Now we’ve all returned to work after the summer – which seems a long time ago now – our leaders have decided to take more time off, with Labour visiting the seaside and our Prime Minister in Florence.

For those of us who have had their noses to the grindstone this week, here’s the week in news.

1) Guidance on advice

The Financial Conduct Authority has published guidance on how to deliver streamlined advice, and the result doesn’t seem very…streamlined.

To offer streamlined advice, advisers will need to pick a target market for the service and go through the products they offer to find out which ones would be suitable for this process. They will also have to triage all their clients.

It has also agreed to allow clients to bring their fact finds from a previous adviser and give it to a new one to form the basis of fresh advice.

But the new firm will need suitable arrangements in place to confirm the accuracy of the data before relying on “portable” fact finds.

2) To the left, to the left

Comrades in the Labour Party have been gathering in Brighton this week to discuss the upcoming revolution.

In between their discussions about nationalising everything from the railways to Specsavers, they managed to give some thought to pension policy.

Labour shadow work and pensions secretary Debbie Abrahams announced plans for women born in the 1950s to access a reduced state pension at the age of 64.

The proposal is described by the Labour party as cost neutral in the long run and Ms Abrahams said the change should be made immediately.    

The 1995 Pensions Act increased women's state pension age from 60 to age 66 to bring it in line with men but campaigners said some women have lost out.

Meanwhile shadow Chancellor of the Exchequer John McDonnell pledged to “transform the financial system” by reconnecting the financial sector to the economy of research, development and production.

3) What happens in Newport, stays in Newport

Hundreds of advisers descended on Newport this week for three days of drizzle, debauchery and CDP.

The Chartered Institute of Securities and Investments held is annual financial planning conference which discussed issues including robo-advice, growing your firm and investing in the current political climate.

Vanguard’s Ankul Daga told the conference that advisers who adjust their clients’ portfolios because of political events are taking wagers on things they cannot control.

● ● ● ● ● ● ●

• [CHALLENGES]:
**A.** Write out the passage of the news roundup that begins at the words "Comrades in the" and stops after the words "have lost out.".
**B.** According to the news roundup, which act raised women's state pension age from 60 to 66?
**C.** List every person mentioned by name in the news roundup.

● ● ● ● ● ● ●

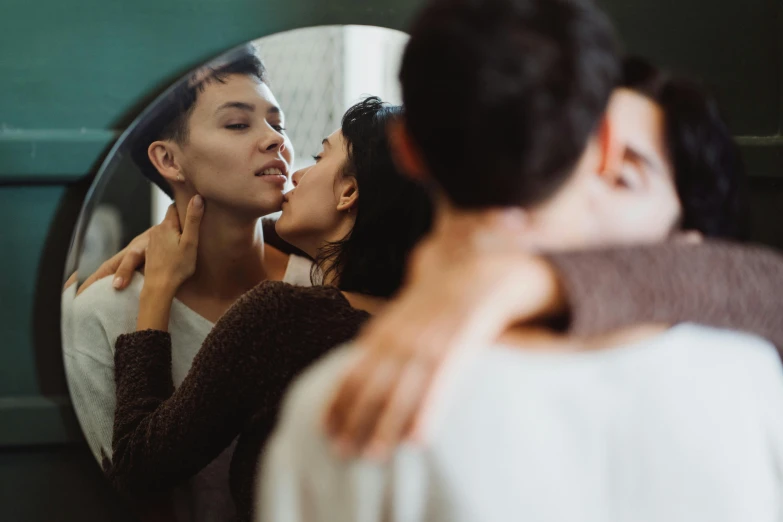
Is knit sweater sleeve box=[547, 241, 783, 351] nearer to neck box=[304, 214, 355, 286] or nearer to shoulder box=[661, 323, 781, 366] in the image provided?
shoulder box=[661, 323, 781, 366]

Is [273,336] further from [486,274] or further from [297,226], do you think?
[486,274]

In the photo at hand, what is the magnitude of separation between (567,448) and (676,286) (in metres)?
0.13

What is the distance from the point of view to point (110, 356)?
100 centimetres

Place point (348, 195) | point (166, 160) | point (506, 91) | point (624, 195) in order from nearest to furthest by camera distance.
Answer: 1. point (506, 91)
2. point (624, 195)
3. point (348, 195)
4. point (166, 160)

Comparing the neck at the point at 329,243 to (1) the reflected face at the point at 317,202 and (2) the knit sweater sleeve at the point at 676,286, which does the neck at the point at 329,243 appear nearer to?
(1) the reflected face at the point at 317,202

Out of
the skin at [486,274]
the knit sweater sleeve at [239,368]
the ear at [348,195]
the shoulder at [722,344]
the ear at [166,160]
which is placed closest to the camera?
the skin at [486,274]

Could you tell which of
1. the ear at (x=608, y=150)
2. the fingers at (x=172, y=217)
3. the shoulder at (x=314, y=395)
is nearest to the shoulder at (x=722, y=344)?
the ear at (x=608, y=150)

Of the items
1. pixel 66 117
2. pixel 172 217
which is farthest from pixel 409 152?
pixel 66 117

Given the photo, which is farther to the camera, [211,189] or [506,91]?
[211,189]

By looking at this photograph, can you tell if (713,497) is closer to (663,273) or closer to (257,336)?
(663,273)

● ● ● ● ● ● ●

• [PER-TASK OUTPUTS]:
**A.**
Comrades in the Labour Party have been gathering in Brighton this week to discuss the upcoming revolution.

In between their discussions about nationalising everything from the railways to Specsavers, they managed to give some thought to pension policy.

Labour shadow work and pensions secretary Debbie Abrahams announced plans for women born in the 1950s to access a reduced state pension at the age of 64.

The proposal is described by the Labour party as cost neutral in the long run and Ms Abrahams said the change should be made immediately.    

The 1995 Pensions Act increased women's state pension age from 60 to age 66 to bring it in line with men but campaigners said some women have lost out.

**B.** The 1995 Pensions Act

**C.**
Debbie Abrahams
John McDonnell
Ankul Daga